Hexcellent cocked her head to the side; today’s blasting of makeup made her look like a somewhat befuddled bat. “Damage? Isn’t the rating system like a power-level thing?”
“No, but a lot of people mistake it for that, even some Heroes.” Owen tried to cross his legs in an effort to find a more comfortable position, but this only resulted in him slightly bending the window lever. “People have tried putting a level system in place plenty of times, actually, it just never holds up. First off, we’re always learning about new people and powers that make us rethink things in terms of scale. Plus, it always goes to shit in that lots of powers negate or overwhelm each other. For example, a good telekinetic can knock most strongmen out of a battle by lifting them off the ground, even if the strongman would be rated higher in terms of raw power.”
“You’re explaining to me how there’s no level system to help me understand the level system,” Hexcellent pointed out. “I’ve got some old Algebra teachers you’d fit in just great with.”
“Sorry, I just wanted to show why measuring Supers by level doesn’t work. What you can measure, regardless of their power, is their capacity for destruction. As I recall, the default rule is it’s how much damage a Super could do if left unchecked for an hour.”
“Sounds sort of morbid, and that’s coming from a girl wearing zombie-themed lipstick.”
Owen nodded. “You won’t hear me disagreeing. It serves a purpose, though: knowing someone’s class tells you how dangerous they are. It informs on how
we prioritize protecting civilians, minimizing property damage, and escalating force. There’s minimal need to try to cripple or kill a Standard Class threat if subduing is an option.”
“What if they’re higher up the chain?”
“Then we do what has to be done. No Hero, at least none that lasts, enjoys that part of the job. But if we don’t stop them, innocent people will die. Personally, I always try to subdue or de-escalate first for anything below Armageddon Class. Bear in mind, my power gives me that as an option. Others aren’t so lucky.”

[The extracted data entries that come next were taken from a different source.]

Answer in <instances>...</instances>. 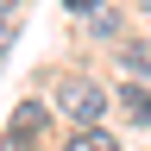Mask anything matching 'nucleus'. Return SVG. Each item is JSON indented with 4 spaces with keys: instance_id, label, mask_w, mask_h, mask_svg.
Masks as SVG:
<instances>
[{
    "instance_id": "nucleus-1",
    "label": "nucleus",
    "mask_w": 151,
    "mask_h": 151,
    "mask_svg": "<svg viewBox=\"0 0 151 151\" xmlns=\"http://www.w3.org/2000/svg\"><path fill=\"white\" fill-rule=\"evenodd\" d=\"M57 101H63V113H69L76 126H94V120H101V107H107V94L94 88L88 76H69V82L57 88Z\"/></svg>"
},
{
    "instance_id": "nucleus-2",
    "label": "nucleus",
    "mask_w": 151,
    "mask_h": 151,
    "mask_svg": "<svg viewBox=\"0 0 151 151\" xmlns=\"http://www.w3.org/2000/svg\"><path fill=\"white\" fill-rule=\"evenodd\" d=\"M38 132H44V107L38 101H25L13 113V132H6V145H38Z\"/></svg>"
},
{
    "instance_id": "nucleus-3",
    "label": "nucleus",
    "mask_w": 151,
    "mask_h": 151,
    "mask_svg": "<svg viewBox=\"0 0 151 151\" xmlns=\"http://www.w3.org/2000/svg\"><path fill=\"white\" fill-rule=\"evenodd\" d=\"M69 151H120V139H113V132H101V126H76Z\"/></svg>"
},
{
    "instance_id": "nucleus-4",
    "label": "nucleus",
    "mask_w": 151,
    "mask_h": 151,
    "mask_svg": "<svg viewBox=\"0 0 151 151\" xmlns=\"http://www.w3.org/2000/svg\"><path fill=\"white\" fill-rule=\"evenodd\" d=\"M120 101H126V113H132L139 126H151V94H145V88H126Z\"/></svg>"
},
{
    "instance_id": "nucleus-5",
    "label": "nucleus",
    "mask_w": 151,
    "mask_h": 151,
    "mask_svg": "<svg viewBox=\"0 0 151 151\" xmlns=\"http://www.w3.org/2000/svg\"><path fill=\"white\" fill-rule=\"evenodd\" d=\"M88 6H94V0H69V13H88Z\"/></svg>"
},
{
    "instance_id": "nucleus-6",
    "label": "nucleus",
    "mask_w": 151,
    "mask_h": 151,
    "mask_svg": "<svg viewBox=\"0 0 151 151\" xmlns=\"http://www.w3.org/2000/svg\"><path fill=\"white\" fill-rule=\"evenodd\" d=\"M6 6H19V0H0V13H6Z\"/></svg>"
},
{
    "instance_id": "nucleus-7",
    "label": "nucleus",
    "mask_w": 151,
    "mask_h": 151,
    "mask_svg": "<svg viewBox=\"0 0 151 151\" xmlns=\"http://www.w3.org/2000/svg\"><path fill=\"white\" fill-rule=\"evenodd\" d=\"M139 6H145V13H151V0H139Z\"/></svg>"
},
{
    "instance_id": "nucleus-8",
    "label": "nucleus",
    "mask_w": 151,
    "mask_h": 151,
    "mask_svg": "<svg viewBox=\"0 0 151 151\" xmlns=\"http://www.w3.org/2000/svg\"><path fill=\"white\" fill-rule=\"evenodd\" d=\"M0 151H6V145H0Z\"/></svg>"
}]
</instances>
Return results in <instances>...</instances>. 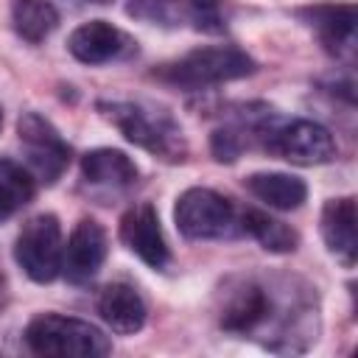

“Jesus, and here I thought all you people did was pick kittens out of trees and foil bank heists.” Hexcellent’s eyes were wide, creating a strange contrast between the whites of her sclera and the ink-black of her makeup.
“PR departments try to de-emphasize that aspect of the job, same as with cops. It might be necessary, but that doesn’t mean people like to think about it.”
“No shit.” Hexcellent turned to look out the window for a bit, watching the buildings roll by. “So what are these classes, then? Like, where would I fit in?”
“You’d be a Standard Class,” Owen replied. “Most Supers are. It means you can do some significant damage and are a danger to life; however, you’re not a threat to a large-scale area.”
“Great, I’m lowest rung.”
“Actually, that would be the NTC Class. It stands for Non-Threatening Combatant, though we just call them ‘knocks’ for short. That nickname comes from the fact that one little tap to the head can usually bring them down. They’re Supers whose abilities are in no way dangerous, meaning they have the same propensity for damage as a regular human. Healers, people with low-caliber display abilities, that sort of thing.”
“But Healers become Heroes, they can’t be that weak,” Hexcellent said.
“It’s not about weak or strong, just about immediate destructive potential,” Owen reminded her.